The people of Iran are incensed that the West agitates against their right to acquire and use nuclear installations for domestic, peaceful purposes. They have been schooled to believe that Israel's possession of nuclear weapons poses a real threat to their existence. And as such, it makes perfectly good sense to them that they too be in possession of weapons of mass destruction.

It has somehow eluded them that Israel has never expressed an intent to attack Iran - until Iran's leaders felt compelled to utter, on the world stage, their intent to destroy Israel. What Iran's less intransigently religious population, the educated, the 70% of Iranians under 30 years of age, and its women resent is the lack of human rights imposed on them by a rigid authoritarian government.

Their vote for Mir Hossein Mousavi, the main competitor against Mahmoud Ahmadinejad was a vote to lift the repressive restrictions on daily life of Iranians, particularly student dissidents and women. Whether they're quite as concerned with the well-being of the Baha'i, or Iranian homosexuals is open for discussion.

But the resolve of a majority of the population to change the presidency has been met with an obscene resistance.

Ayatollah Ali Khamenei is fond of presenting his country as one, although fundamentally religious, still respectful enough of its population to adopt and to enshrine 'democracy' in the form of free and fair elections. This is what most Iranians truly want, democratic elections, to install politicians who will reflect their more relaxed, civilized values and priorities.

The carnival atmosphere of anticipation of change that permeated the country prior to the presidential vote was an exercise in naivety. How democratic could a vote be when the candidates were previously vetted, and had to gain acceptance by the Guardians Council before running for office to begin with? Only those deemed to be sufficiently in tune with the regime's rigid theocratic values were approved.

In point of fact, none of the four candidates could be termed 'reformist' in direction. It was only the wife of the second-leading candidate that could be remotely deemed to be reformist. Insisting on freedom for women from increasing religious repression. And since 49% of the voting public are women, that would garner quite a few votes. The vote was, in any event, a foregone conclusion.

Well before voting day Ayatollah Khamenei expressed his will that Mahmoud Ahmadinejad be returned to office. He is, after all, the president's puppet-master. He represented the inanely absurd vote-count as "a divine assessment", urging voters to support God's will by electing Mr. Ahmadinejad. A president who has since darkly warned those rebelling against the illicit election outcome that there will no longer be a place for them in Iran.

Votes to be hand-counted, ballot by ballot. Miraculously a mere six hours after the election had concluded it was declared that Mahmoud Ahmadinejad had gained well over 60% of the votes, even in areas where it was logical that he would have no support; in the home towns of his adversaries he carried the day there too. Where all those votes came from is unclear.

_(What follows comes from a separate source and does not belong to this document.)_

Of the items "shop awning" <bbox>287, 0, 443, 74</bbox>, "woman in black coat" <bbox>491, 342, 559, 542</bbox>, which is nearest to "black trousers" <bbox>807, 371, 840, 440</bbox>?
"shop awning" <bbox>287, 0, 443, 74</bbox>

There were raids on university campuses, students taken to prison, and nothing has since been heard of them. Hundreds of thousands of irate Iranians have taken to the streets in protest. Unauthorized protests, where police and guardsmen have been beating people, and where many have been severely injured, and seven protesters to date, have been killed.

Mr. Mousavi's campaign newspaper, in which he published documented evidence of election fraud, where he claims over ten million votes in the election were missing national identification numbers, making the ballots "untraceable", has been censored by the government, and cannot be distributed. His Web site complaining about security forces' interference has been blocked.

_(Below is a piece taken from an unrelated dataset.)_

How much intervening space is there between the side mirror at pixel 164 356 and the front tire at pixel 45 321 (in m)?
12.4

Were Mr. Mousavi to have replaced Mr. Ahmadinejad not much would have changed in Iran other than a lightening of the repressive measures taken against society, mostly female society. The hard-line Islamist Republic of Iran would continue its provocations, its insistence that it is entitled to acquiring domestic nuclear proficiency.

While at the same time it calls for the destruction of Israel and imaginatively highlights that position with artwork of nuclear detonations. That, however, is not an issue in the Iranian mass mind.